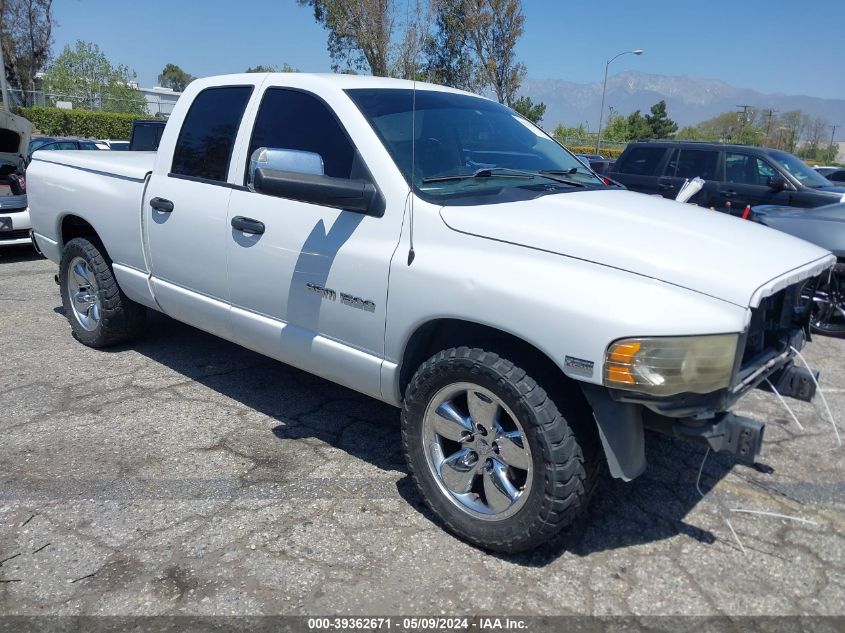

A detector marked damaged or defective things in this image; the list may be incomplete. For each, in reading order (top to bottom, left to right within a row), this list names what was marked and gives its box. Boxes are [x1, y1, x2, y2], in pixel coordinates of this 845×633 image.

cracked pavement [1, 248, 844, 616]
damaged front bumper [584, 274, 820, 482]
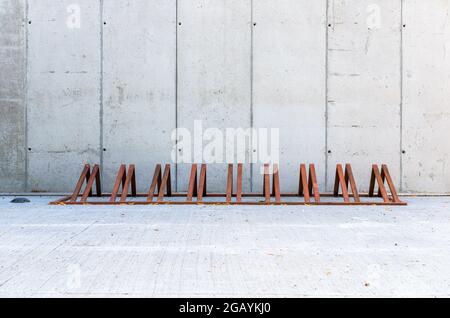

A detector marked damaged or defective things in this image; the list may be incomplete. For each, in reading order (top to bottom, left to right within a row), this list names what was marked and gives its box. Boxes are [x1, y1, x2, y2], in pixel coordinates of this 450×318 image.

rusty metal bike rack [51, 164, 406, 206]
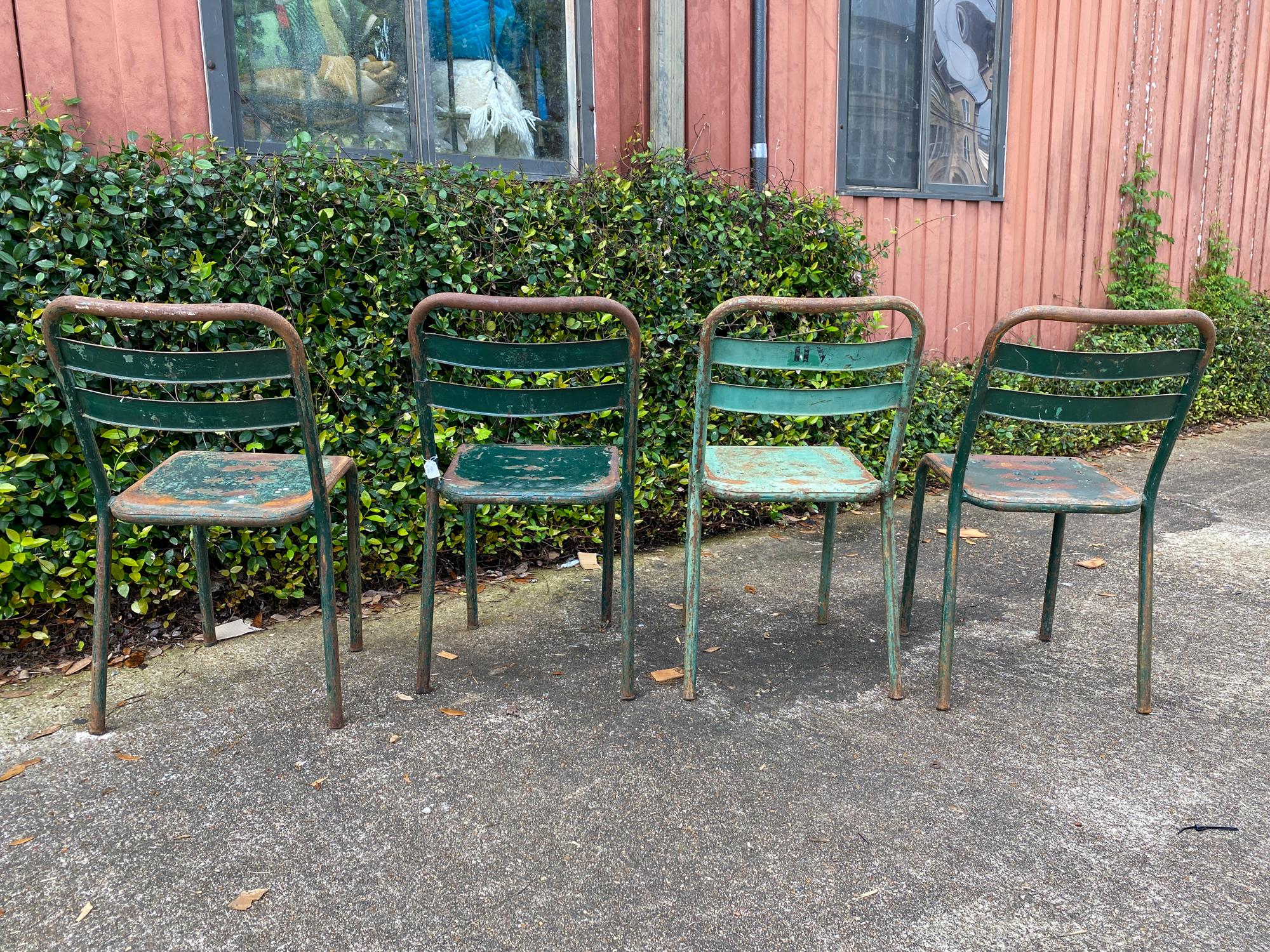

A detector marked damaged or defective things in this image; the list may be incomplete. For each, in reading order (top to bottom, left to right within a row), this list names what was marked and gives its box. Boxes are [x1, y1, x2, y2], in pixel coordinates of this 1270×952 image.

----

**Assignment:**
Make a word-for-word copy of the entries, without any pictures.

**Output for this task:**
A detector marked damaged or defective things in this image; the list may be incomplete. For each, in reading order (top to bottom, left to right within a row), this list names what was marked and gives its box. Boxes are [x1, y1, x2, y2], in pixel coordinates of this 845×633 image.

cracked pavement [1, 248, 844, 616]
damaged front bumper [584, 274, 820, 482]

A detector marked damaged or defective things in this image; the list may be incomplete. For each, in reading order (top to bottom, left to right within a row), this list names what was marked and gives its box. Boxes are [x1, y1, x2, y2], in pixel coordinates of this 450×318 image.

rusty metal bike rack [51, 164, 406, 206]

A detector marked damaged or defective things in this image; the list may be incomplete. For each, in reading order (top to bottom, left to right within a row), this list names what was marked and gives its box. Boxes are [x1, y1, x2, y2], in pixel coordinates of this 1270×952 image.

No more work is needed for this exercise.